We reverse the trial court's dismissal of the felony-firearm charge and remand this case for further proceedings consistent with this opinion.[5] We do not retain jurisdiction.

NOTES

[1] After dismissal of the felony-firearm count, defendant pleaded guilty of the felon in possession and carrying a concealed weapon charges. See People v. May field, 221 Mich.App. 656, 662, 562 N.W.2d 272 (1997) (holding that conviction of both felon in possession of a firearm and carrying a concealed weapon did not violate double jeopardy). In return, the prosecutor dropped a second habitual offender enhancement she had filed. On April 6, 2000, defendant received a sentence of two years' probation. The three instant charges apparently arose when defendant, who in 1989 was convicted of assault with intent to murder, knowingly possessed a nine-millimeter gun inside a vehicle.

[2] Federal courts reviewing double jeopardy issues that involve questions of multiple punishment generally apply the analysis set forth in Blockburger v. United States, 284 U.S. 299, 304, 52 S.Ct. 180, 76 L.Ed. 306 (1932), which investigates "whether each provision requires proof of an additional fact which the other does not." However, where, as here, the Legislature specifically authorizes cumulative punishment, the Blockburger test has no application. Mitchell, supra at 695, 575 N.W.2d 283.

[3] The four exceptions are M.C.L. § 750.223 (prohibiting unlawful sale of firearms), M.C.L. § 750.227 (prohibiting carrying of a concealed weapon), M.C.L. § 750.227a (prohibiting unlawful possession of a firearm by a licensee), and M.C.L. § 750.230 (prohibiting alteration of identifying marks on a firearm).

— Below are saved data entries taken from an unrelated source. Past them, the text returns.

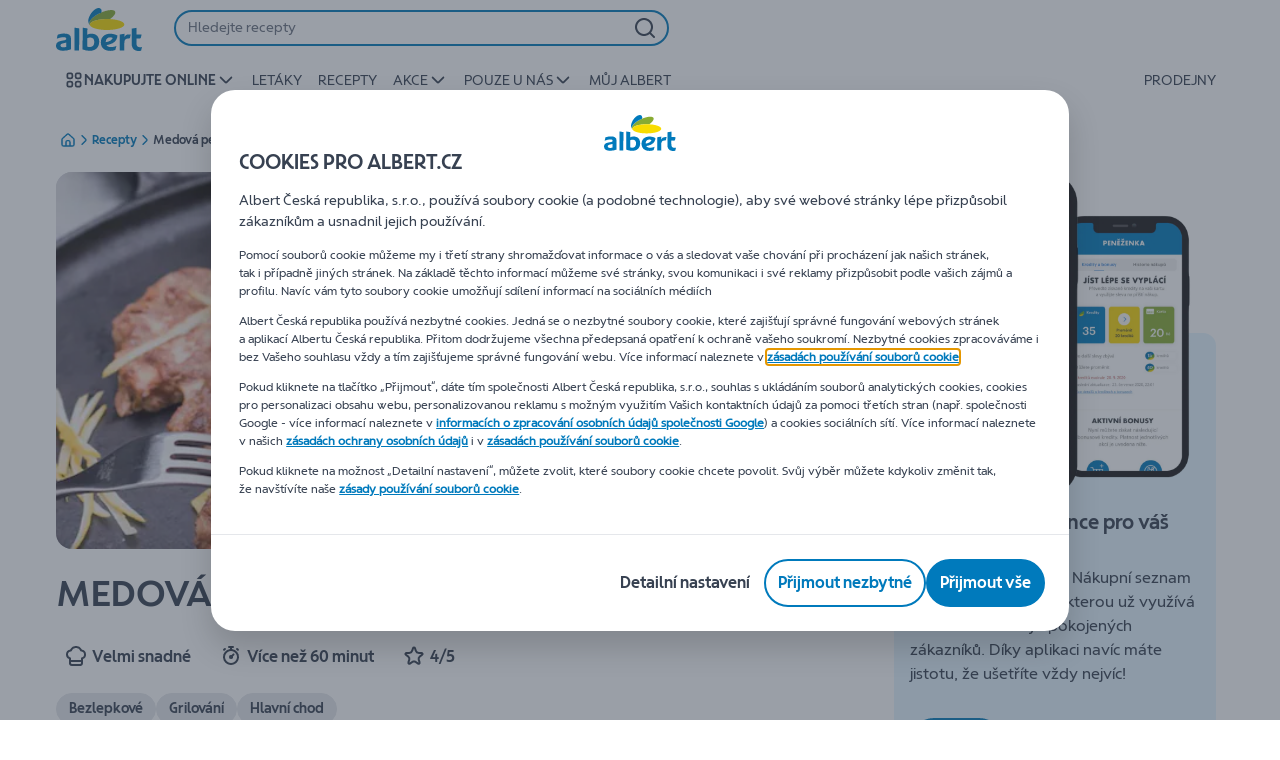

--- FILE ---
content_type: image/svg+xml;charset=UTF-8
request_url: https://static.albert.cz/site/binaries/_ht_1690708420990/content/gallery/footer/social-link/pinterest.svg
body_size: 355
content:
<?xml version="1.0" encoding="UTF-8" standalone="no"?>
<svg xmlns="http://www.w3.org/2000/svg" fill="none" height="32" viewBox="0 0 50 50" width="32">
  <circle cx="25" cy="25" r="24.5" stroke="#fff"/>
  <g clip-path="url(#clip0)">
    <path d="M11.99 0C5.37 0 0 5.37 0 11.99C0 17.07 3.16 21.41 7.62 23.15C7.51 22.2 7.42 20.75 7.66 19.71C7.88 18.77 9.07 13.75 9.07 13.75C9.07 13.75 8.71 13.03 8.71 11.97C8.71 10.31 9.68 9.06 10.88 9.06C11.9 9.06 12.4 9.83 12.4 10.75C12.4 11.78 11.75 13.32 11.41 14.74C11.13 15.93 12.01 16.91 13.18 16.91C15.31 16.91 16.95 14.67 16.95 11.42C16.95 8.56 14.89 6.55 11.94 6.55C8.53 6.55 6.53 9.11 6.53 11.75C6.53 12.78 6.92 13.89 7.42 14.49C7.52 14.61 7.53 14.72 7.51 14.84C7.42 15.22 7.22 16.04 7.18 16.2C7.13 16.43 7.01 16.47 6.78 16.37C5.29 15.68 4.35 13.49 4.35 11.72C4.35 7.94 7.1 4.47 12.27 4.47C16.43 4.47 19.66 7.44 19.66 11.39C19.66 15.53 17.05 18.85 13.43 18.85C12.22 18.85 11.08 18.22 10.67 17.47L9.9 20.32C9.63 21.37 8.9 22.67 8.4 23.47C9.53 23.81 10.71 24 11.96 24C18.57 24 23.95 18.64 23.95 12.01C23.95 5.39 18.57 0.02 11.96 0.02L11.99 0Z" fill="#fff" transform="translate(13 13)"/>
  </g>
  <defs>
    <clipPath id="clip0">
      <rect fill="white" height="100" width="100"/>
    </clipPath>
  </defs>
</svg>
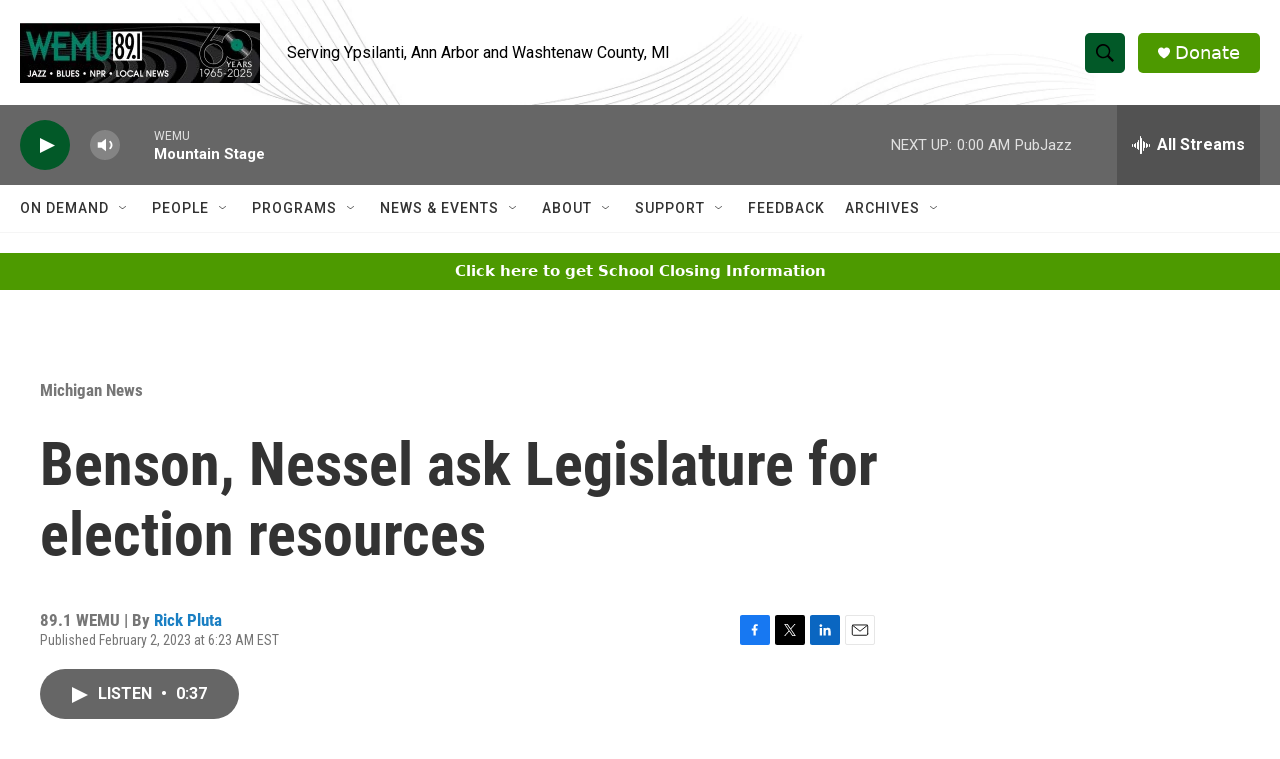

--- FILE ---
content_type: text/html; charset=utf-8
request_url: https://www.google.com/recaptcha/api2/aframe
body_size: 268
content:
<!DOCTYPE HTML><html><head><meta http-equiv="content-type" content="text/html; charset=UTF-8"></head><body><script nonce="SBAk4EBSq_cRgJjalraX3Q">/** Anti-fraud and anti-abuse applications only. See google.com/recaptcha */ try{var clients={'sodar':'https://pagead2.googlesyndication.com/pagead/sodar?'};window.addEventListener("message",function(a){try{if(a.source===window.parent){var b=JSON.parse(a.data);var c=clients[b['id']];if(c){var d=document.createElement('img');d.src=c+b['params']+'&rc='+(localStorage.getItem("rc::a")?sessionStorage.getItem("rc::b"):"");window.document.body.appendChild(d);sessionStorage.setItem("rc::e",parseInt(sessionStorage.getItem("rc::e")||0)+1);localStorage.setItem("rc::h",'1766202969718');}}}catch(b){}});window.parent.postMessage("_grecaptcha_ready", "*");}catch(b){}</script></body></html>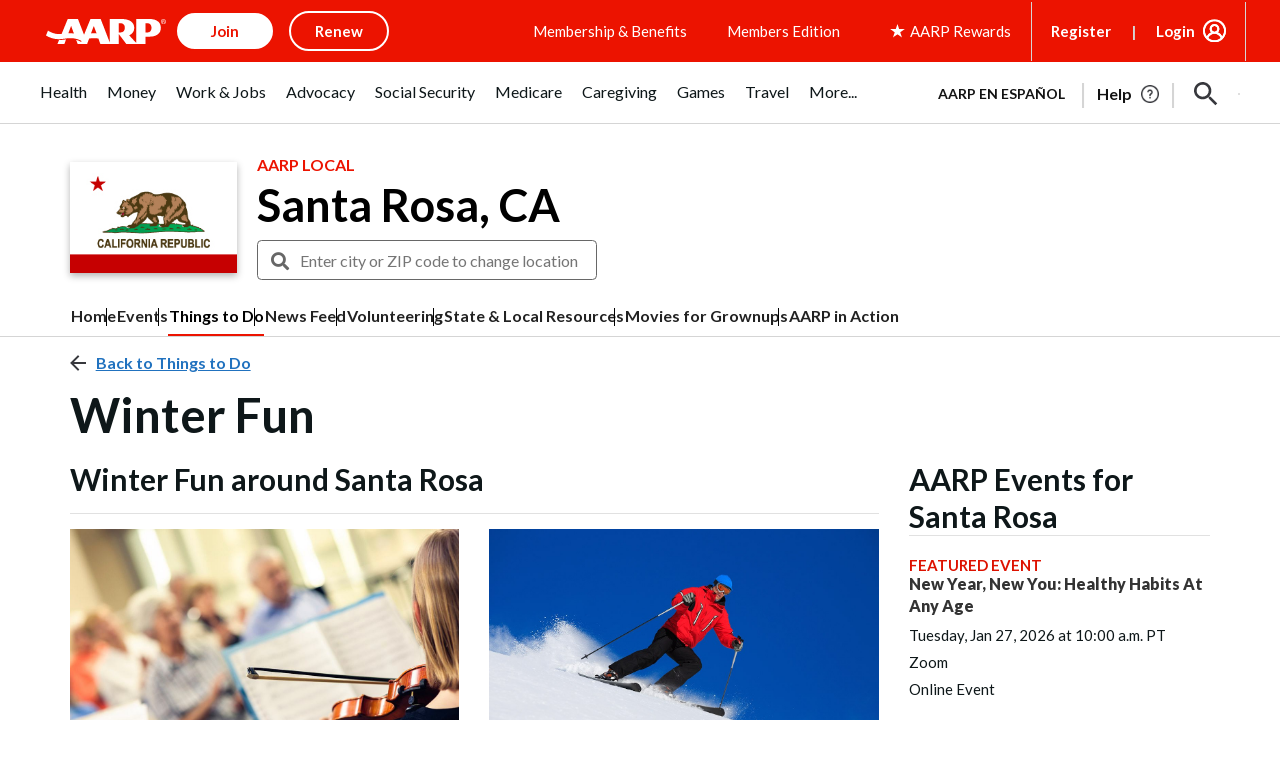

--- FILE ---
content_type: text/html; charset=utf-8
request_url: https://www.google.com/recaptcha/api2/aframe
body_size: 270
content:
<!DOCTYPE HTML><html><head><meta http-equiv="content-type" content="text/html; charset=UTF-8"></head><body><script nonce="UAxNNZ_KbgzOdSV6T4PCGg">/** Anti-fraud and anti-abuse applications only. See google.com/recaptcha */ try{var clients={'sodar':'https://pagead2.googlesyndication.com/pagead/sodar?'};window.addEventListener("message",function(a){try{if(a.source===window.parent){var b=JSON.parse(a.data);var c=clients[b['id']];if(c){var d=document.createElement('img');d.src=c+b['params']+'&rc='+(localStorage.getItem("rc::a")?sessionStorage.getItem("rc::b"):"");window.document.body.appendChild(d);sessionStorage.setItem("rc::e",parseInt(sessionStorage.getItem("rc::e")||0)+1);localStorage.setItem("rc::h",'1769421205770');}}}catch(b){}});window.parent.postMessage("_grecaptcha_ready", "*");}catch(b){}</script></body></html>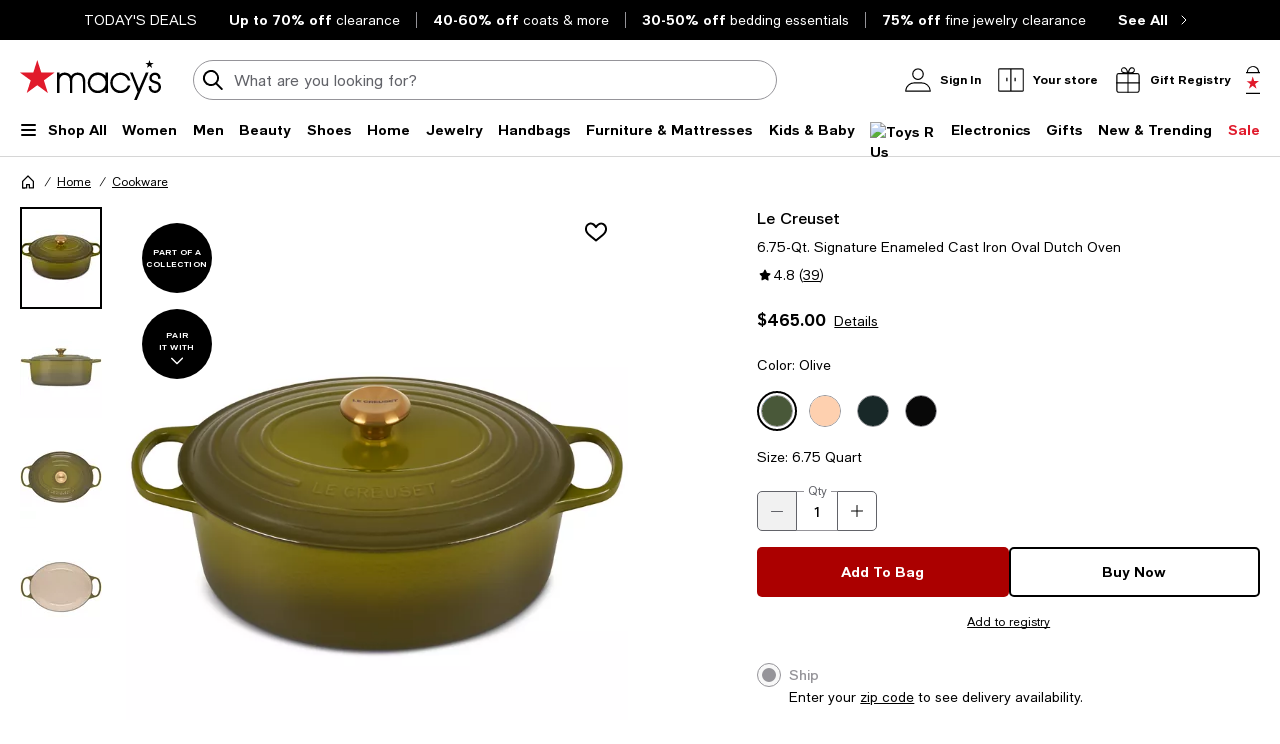

--- FILE ---
content_type: text/html; charset=utf-8
request_url: https://www.google.com/recaptcha/api2/aframe
body_size: 267
content:
<!DOCTYPE HTML><html><head><meta http-equiv="content-type" content="text/html; charset=UTF-8"></head><body><script nonce="C2BUtJZlY-vr07TB2jYoSw">/** Anti-fraud and anti-abuse applications only. See google.com/recaptcha */ try{var clients={'sodar':'https://pagead2.googlesyndication.com/pagead/sodar?'};window.addEventListener("message",function(a){try{if(a.source===window.parent){var b=JSON.parse(a.data);var c=clients[b['id']];if(c){var d=document.createElement('img');d.src=c+b['params']+'&rc='+(localStorage.getItem("rc::a")?sessionStorage.getItem("rc::b"):"");window.document.body.appendChild(d);sessionStorage.setItem("rc::e",parseInt(sessionStorage.getItem("rc::e")||0)+1);localStorage.setItem("rc::h",'1768753573835');}}}catch(b){}});window.parent.postMessage("_grecaptcha_ready", "*");}catch(b){}</script></body></html>

--- FILE ---
content_type: text/css
request_url: https://assets.macysassets.com/app/pdp/static/css/9621.d04d22b5f6e053244a66.css
body_size: 1521
content:
.p-component-overlay{background-color:rgba(0,0,0,.4);transition-duration:.2s}.p-component:disabled,.p-disabled{opacity:.6}.p-error{color:#f44336}.p-text-secondary{color:#6c757d}.chevron-large-down-dark-small{background:url([data-uri]);background-repeat:no-repeat;background-size:16px 16px;display:inline-block;height:16px;width:16px}.chevron-large-up-dark-small{background:url([data-uri]);background-repeat:no-repeat;background-size:16px 16px;display:inline-block;height:16px;width:16px}.chevron-large-right-dark-small{background:url([data-uri]);background-repeat:no-repeat;background-size:16px 16px;display:inline-block;height:16px;width:16px}.arrow-down-dark-small{background:url([data-uri]);background-repeat:no-repeat;background-size:16px 16px;display:inline-block;height:16px;width:16px}.camera-dark-medium{background:url([data-uri]);background-repeat:no-repeat;background-size:24px 24px;display:inline-block;height:24px;width:24px}.review-star-filled-dark-small{background:url([data-uri]);background-repeat:no-repeat;background-size:16px 16px;display:inline-block;height:16px;width:16px}.divider{border:none;height:1px}.divider.gray{background-color:silver}.divider.expanded{width:100%}.c-grey-2{color:#626369}.c-uppercase{text-transform:uppercase}.otb-widget--hide #sf-widget-companion-wrapper{display:none!important}@keyframes fadeIn{0%{opacity:0}to{opacity:1}}.p-overlaypanel{animation:fadeIn .3s ease-in-out;margin-top:0}.p-overlaypanel .p-overlaypanel-content{background:rgba(0,0,0,.85);border-radius:.3125rem;color:#fff;font-family:Macys Sans,Helvetica Neue,Helvetica,Arial,sans-serif;font-size:.75rem;font-weight:400;gap:1rem;inline-size:18rem;letter-spacing:0;line-height:1.125rem;max-width:20.9375rem;overflow:hidden;padding:1.5rem 1.5rem 1rem 1rem;text-align:left}.p-overlaypanel-close{cursor:pointer;-webkit-filter:brightness(0) invert(1);filter:brightness(0) invert(1);position:absolute;right:.5rem;top:.5rem}.p-overlaypanel.right-toggletip-arrow{margin:0 .5rem}.p-overlaypanel.right-toggletip-arrow:after{border-bottom:.375rem solid transparent;border-right:.5rem solid rgba(0,0,0,.85);border-top:.375rem solid transparent;left:-.5rem;top:50%;transform:translateY(-50%)}.p-overlaypanel.bottom-toggletip-arrow{margin:.5rem 0}.p-overlaypanel.bottom-toggletip-arrow:after{border-bottom:.5rem solid rgba(0,0,0,.85);border-left:.375rem solid transparent;border-right:.375rem solid transparent;left:50%;top:-.5rem;transform:translateX(-50%)}.p-overlaypanel.top-toggletip-arrow{margin:-.5rem 0}.p-overlaypanel.top-toggletip-arrow:after{border-left:.375rem solid transparent;border-right:.375rem solid transparent;border-top:.5rem solid rgba(0,0,0,.85);bottom:-.5rem;left:50%;transform:translateX(-50%)}.p-overlaypanel.left-toggletip-arrow{margin:0 -.5rem}.p-overlaypanel.left-toggletip-arrow:after{border-bottom:.375rem solid transparent;border-left:.5rem solid rgba(0,0,0,.85);border-top:.375rem solid transparent;right:-.5rem;top:50%;transform:translateY(-50%)}.p-overlaypanel:after,.p-overlaypanel:before{content:" ";position:absolute}@media print,screen and (max-width:63.99875em){.p-overlaypanel .p-overlaypanel-content{max-width:20.4375rem}}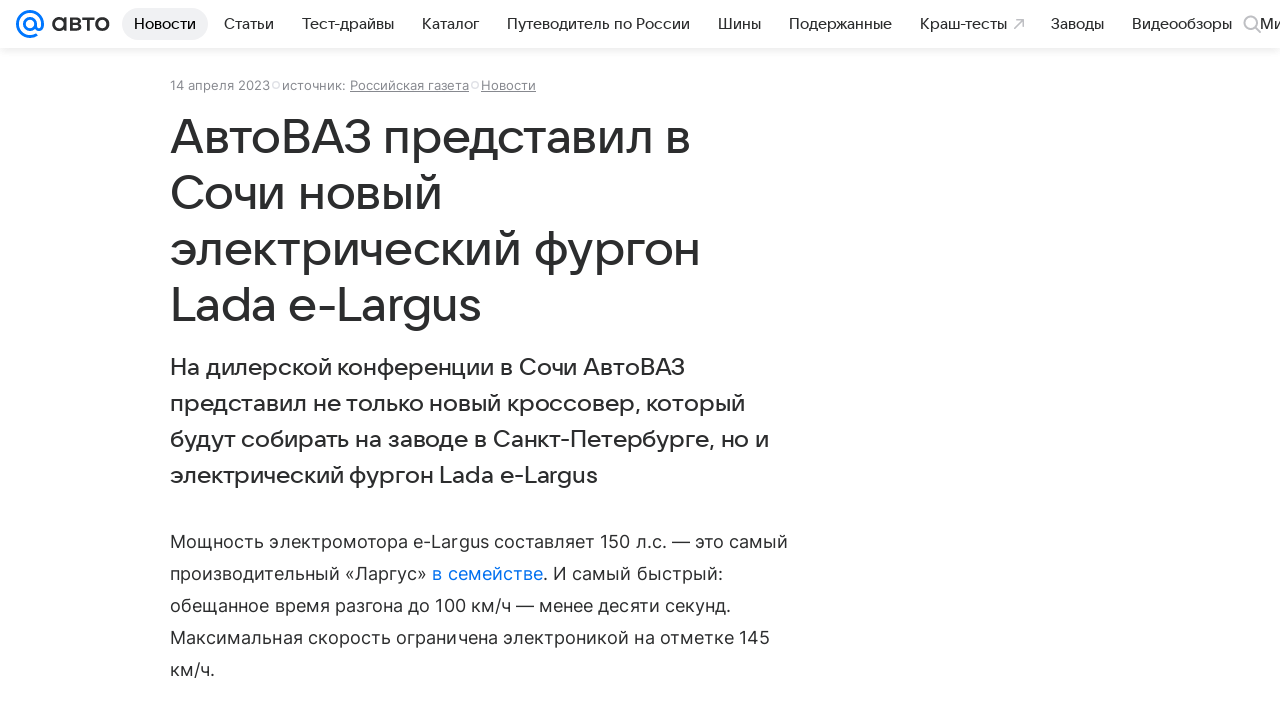

--- FILE ---
content_type: text/plain; charset=utf-8
request_url: https://media-stat.mail.ru/metrics/1.0/
body_size: 690
content:
eyJhbGciOiJkaXIiLCJjdHkiOiJKV1QiLCJlbmMiOiJBMjU2R0NNIiwidHlwIjoiSldUIn0..yWnJcdqSoDaNWo5_.[base64].AuGwLoRMjwK8mLoaEOXE9A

[4] We also reject defendant's contention that Mitchell, supra, "is in clear contravention of the United States Supreme Court's decision in Ball v. United States, 470 U.S. 856, 105 S.Ct. 1668, 84 L.Ed.2d 740 (1985)." In Ball, the United States Supreme Court held that a defendant charged with both receiving a firearm shipped in interstate commerce, 18 U.S.C. 922(h)(1) and 924(a), and possessing that same firearm, 18 U.S.C. App. 1202(a)(1), could not be convicted of both crimes consistent with the Double Jeopardy Clause. The Court, applying the Blockburger test, examined the two involved statutes and concluded that "it is clear that Congress did not intend to subject felons to two convictions; proof of illegal receipt of a firearm necessarily includes proof of illegal possession of that weapon." Ball, supra at 862, 105 S.Ct. 1668. The Court concluded that "we are persuaded that Congress had no intention of creating duplicative punishment for one limited class of persons falling within the overlap between two Titles." Id. at 864, 105 S.Ct. 1668. We note, however, that as it relates to multiple punishments, the constitutional protection against double jeopardy restrains only the prosecutor and the courts, not the Legislature. Brown v. Ohio. 432 U.S. 161, 97 S.Ct. 2221, 53 L.Ed.2d 187 (1977). Ball involved two statutes distinct from those considered by the Michigan Supreme Court in Mitchell. Unlike Ball, Mitchell involved statutes, M.C.L. § 750.535b [receiving or concealing stolen firearms or ammunition 1 and M.C.L. § 750.227b, that the Legislature clearly intended to apply together "to provide for an additional felony charge and sentence." Mitchell, supra at 698, 575 N.W.2d 283.

[5] We further note for the parties' and the court's consideration on remand that (1) convictions of both felon in possession and carrying a concealed weapon do not violate double jeopardy, Mayfield, supra at 662, and (2, 562 N.W.2d 272) convictions of both carrying a concealed weapon and felony-firearm do not violate double jeopardy when the felony-firearm conviction is based on a felony distinct from carrying a concealed weapon, People v. Peyton, 167 Mich.App. 230, 234-235, 421 N.W.2d 643 (1988), citing Sturgis, supra at 405-406, 397 N.W.2d 783.